= European Consortium for Political Research =

Scholarly association for political science

The European Consortium for Political Research (ECPR) is a scholarly association that supports and encourages the training, research and cross-national cooperation of many thousands of academics and graduate students specialising in political science and all its sub-disciplines. ECPR membership is institutional rather than individual and, at its inception in 1970, comprised eight members (Bergen, Gothenburg, Essex, Leiden, Mannheim, Nuffield College (Oxford), Strathclyde and Paris (FNSP)). Membership has now grown to encompass more than 320 institutions throughout the world.

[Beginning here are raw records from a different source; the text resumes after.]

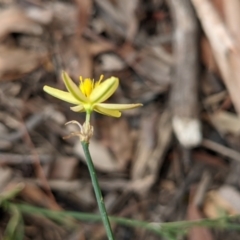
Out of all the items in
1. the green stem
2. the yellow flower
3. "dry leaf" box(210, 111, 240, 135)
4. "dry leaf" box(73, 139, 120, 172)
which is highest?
the yellow flower

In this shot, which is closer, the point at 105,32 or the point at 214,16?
the point at 214,16

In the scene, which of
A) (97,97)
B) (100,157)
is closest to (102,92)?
(97,97)

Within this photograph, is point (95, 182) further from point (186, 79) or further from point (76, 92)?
point (186, 79)

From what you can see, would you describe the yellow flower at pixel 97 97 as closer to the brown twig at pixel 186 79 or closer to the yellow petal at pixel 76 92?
the yellow petal at pixel 76 92

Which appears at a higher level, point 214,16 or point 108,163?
point 214,16

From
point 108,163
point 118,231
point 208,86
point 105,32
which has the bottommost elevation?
point 118,231

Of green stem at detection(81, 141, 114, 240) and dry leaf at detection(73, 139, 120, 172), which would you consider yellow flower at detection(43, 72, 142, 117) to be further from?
Answer: dry leaf at detection(73, 139, 120, 172)

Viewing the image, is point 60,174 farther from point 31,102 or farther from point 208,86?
point 208,86

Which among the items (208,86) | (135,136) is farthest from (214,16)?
→ (135,136)

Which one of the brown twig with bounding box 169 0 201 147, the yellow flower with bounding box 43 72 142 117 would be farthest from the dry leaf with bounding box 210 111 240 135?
the yellow flower with bounding box 43 72 142 117
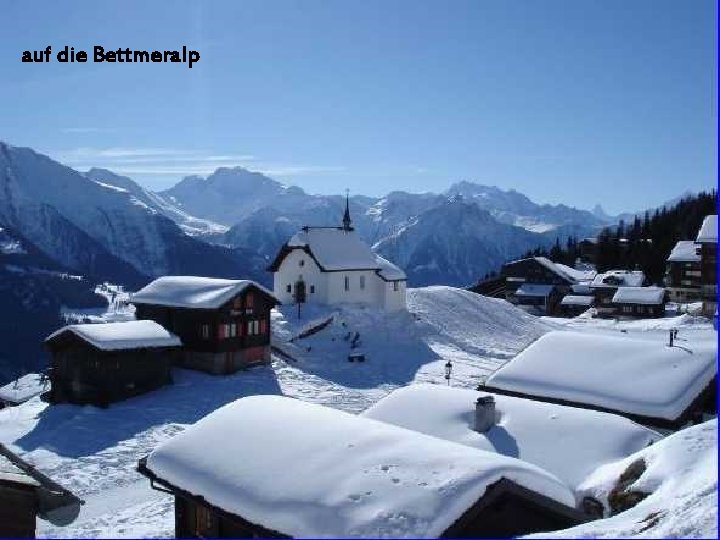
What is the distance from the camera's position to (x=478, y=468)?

ECPR has close links with similar organisations, including the American Political Science Association (APSA), European national associations and the International Political Science Association (IPSA).

== Activities ==
- Organising conferences, workshops and seminars at which scholars share original research
- Offering training in research methodologies for social sciences and related fields
- Publishing journals, books, and a blog site
- Supporting more than 70 special-interest research groups spanning a wide variety of political science subfields
- Providing a comprehensive information source for political scientists through the ECPR website and e-bulletins
- Offering funding schemes to progress individual careers and to support the discipline's wider development
- Recognising outstanding achievement in the discipline through prizes and awards

==Events==
- General Conference
- Joint Sessions of Workshops
- Methods School
- House Series
- Events for Standing Groups and Research Networks

==Prizes and awards==

- Cora Maas Award
- Dirk-Berg-Schlosser Award
- EPSR Early Careers Prize
- Hedley Bull Prize in International Relations
- Jacqui Briggs EPS Prize
- Jean Blondel PhD Prize
- Joni Lovenduski PhD Prize in Gender and Politics
- Lifetime Achievement Award
- Loop Best Blog Prize
- Mattei Dogan Foundation Prize
- Political Theory Prize
- Rising Star Award
- Rudolf Wildenmann Prize
- Stein Rokkan Prize for Comparative Social Science Research

==Publications==
EJIR, EJPR, EPS, EPSR and PRX are peer-reviewed academic journals published by ECPR in conjunction with other academic publishers. Comparative Politics is a book series published in association with Oxford University Press. The Loop blog site is an ECPR publication.
- European Journal of International Relations (EJIR), with Sage
- European Journal of Political Research (EJPR), with Cambridge University Press
- European Political Science (EPS), with Cambridge University Press
- European Political Science Review (EPSR), with Cambridge University Press
- Political Research Exchange (PRX), with Routledge Taylor & Francis
- Comparative Politics Series, with Oxford University Press
- The Loop, ECPR's in-house political science blog

==ECPR Press==
ECPR Press, ECPR's in-house book imprint, launched in 2005. Until 2024 it published original research across all fields of political science, international relations and political thought, without restriction in approach or regional focus. The Press was also open to interdisciplinary work with a predominant political dimension.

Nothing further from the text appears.